┌──
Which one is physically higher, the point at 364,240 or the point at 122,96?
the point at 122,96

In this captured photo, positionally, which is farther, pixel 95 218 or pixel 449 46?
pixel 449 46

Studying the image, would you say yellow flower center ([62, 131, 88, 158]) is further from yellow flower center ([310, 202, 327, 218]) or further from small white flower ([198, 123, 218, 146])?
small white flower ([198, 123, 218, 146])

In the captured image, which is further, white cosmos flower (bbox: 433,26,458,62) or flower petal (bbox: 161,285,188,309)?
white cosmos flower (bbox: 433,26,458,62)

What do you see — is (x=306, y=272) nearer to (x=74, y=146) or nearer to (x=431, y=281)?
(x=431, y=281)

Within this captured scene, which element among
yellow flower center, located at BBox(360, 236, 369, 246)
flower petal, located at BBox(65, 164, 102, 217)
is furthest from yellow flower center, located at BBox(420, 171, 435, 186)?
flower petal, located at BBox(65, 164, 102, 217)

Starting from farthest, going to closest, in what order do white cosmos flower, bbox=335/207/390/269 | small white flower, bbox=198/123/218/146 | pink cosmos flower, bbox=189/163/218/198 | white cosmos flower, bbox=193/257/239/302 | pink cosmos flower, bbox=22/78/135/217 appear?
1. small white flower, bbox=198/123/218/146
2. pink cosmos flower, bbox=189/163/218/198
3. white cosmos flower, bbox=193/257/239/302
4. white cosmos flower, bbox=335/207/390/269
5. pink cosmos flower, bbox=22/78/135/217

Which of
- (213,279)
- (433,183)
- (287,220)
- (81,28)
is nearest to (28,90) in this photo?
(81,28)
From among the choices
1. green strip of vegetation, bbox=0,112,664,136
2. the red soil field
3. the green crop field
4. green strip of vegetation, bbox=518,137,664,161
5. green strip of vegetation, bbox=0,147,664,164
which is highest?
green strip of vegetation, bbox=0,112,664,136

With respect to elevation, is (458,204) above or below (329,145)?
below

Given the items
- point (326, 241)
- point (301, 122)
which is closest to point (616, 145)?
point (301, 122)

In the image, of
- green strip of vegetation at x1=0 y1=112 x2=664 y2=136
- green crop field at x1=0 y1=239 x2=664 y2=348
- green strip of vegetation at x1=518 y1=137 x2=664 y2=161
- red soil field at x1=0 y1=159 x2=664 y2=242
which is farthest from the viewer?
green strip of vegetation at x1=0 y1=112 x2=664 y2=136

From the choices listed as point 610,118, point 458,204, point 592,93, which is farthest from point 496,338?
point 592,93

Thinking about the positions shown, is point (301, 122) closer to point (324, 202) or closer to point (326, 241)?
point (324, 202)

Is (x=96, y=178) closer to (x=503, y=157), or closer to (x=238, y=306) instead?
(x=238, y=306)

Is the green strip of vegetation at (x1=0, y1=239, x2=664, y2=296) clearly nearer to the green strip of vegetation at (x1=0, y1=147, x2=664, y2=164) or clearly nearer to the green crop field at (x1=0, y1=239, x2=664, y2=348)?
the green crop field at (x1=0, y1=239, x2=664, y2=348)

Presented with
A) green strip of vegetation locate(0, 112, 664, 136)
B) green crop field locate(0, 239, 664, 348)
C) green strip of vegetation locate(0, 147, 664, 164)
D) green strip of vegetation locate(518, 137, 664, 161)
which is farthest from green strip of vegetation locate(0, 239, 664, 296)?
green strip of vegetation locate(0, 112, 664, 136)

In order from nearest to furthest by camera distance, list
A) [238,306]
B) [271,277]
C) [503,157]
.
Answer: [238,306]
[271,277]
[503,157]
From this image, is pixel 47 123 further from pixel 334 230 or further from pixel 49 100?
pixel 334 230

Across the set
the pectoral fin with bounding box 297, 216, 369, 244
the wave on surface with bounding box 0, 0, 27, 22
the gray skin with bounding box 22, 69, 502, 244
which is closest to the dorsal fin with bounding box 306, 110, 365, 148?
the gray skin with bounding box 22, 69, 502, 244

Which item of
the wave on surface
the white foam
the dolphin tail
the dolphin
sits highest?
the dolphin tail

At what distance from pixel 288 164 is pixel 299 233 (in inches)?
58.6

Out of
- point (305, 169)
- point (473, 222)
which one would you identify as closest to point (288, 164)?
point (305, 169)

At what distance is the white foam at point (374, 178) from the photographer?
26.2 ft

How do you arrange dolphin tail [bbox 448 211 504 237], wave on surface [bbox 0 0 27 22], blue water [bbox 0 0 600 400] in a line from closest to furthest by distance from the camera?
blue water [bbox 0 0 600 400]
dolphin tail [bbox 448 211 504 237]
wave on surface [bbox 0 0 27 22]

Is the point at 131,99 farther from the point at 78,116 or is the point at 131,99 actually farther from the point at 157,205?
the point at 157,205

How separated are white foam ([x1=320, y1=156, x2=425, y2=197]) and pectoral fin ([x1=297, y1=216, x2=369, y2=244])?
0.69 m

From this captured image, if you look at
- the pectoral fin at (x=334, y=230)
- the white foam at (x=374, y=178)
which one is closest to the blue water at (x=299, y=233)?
└──
• [Exercise prompt]:
Exactly reproduce the lines that run from the line with "At what distance is" through the last line of the records, inclusive.

• [Solution to this task]:
At what distance is the white foam at point (374, 178) from the photographer?
26.2 ft

How do you arrange dolphin tail [bbox 448 211 504 237], wave on surface [bbox 0 0 27 22], blue water [bbox 0 0 600 400] in a line from closest to furthest by distance from the camera?
blue water [bbox 0 0 600 400]
dolphin tail [bbox 448 211 504 237]
wave on surface [bbox 0 0 27 22]

Is the point at 131,99 farther from the point at 78,116 or is the point at 131,99 actually farther from the point at 157,205?
the point at 157,205

How separated are white foam ([x1=320, y1=156, x2=425, y2=197]) and pectoral fin ([x1=297, y1=216, x2=369, y2=244])?
0.69 m

From this captured image, if you look at
- the pectoral fin at (x=334, y=230)
- the white foam at (x=374, y=178)
which one is closest to the blue water at (x=299, y=233)?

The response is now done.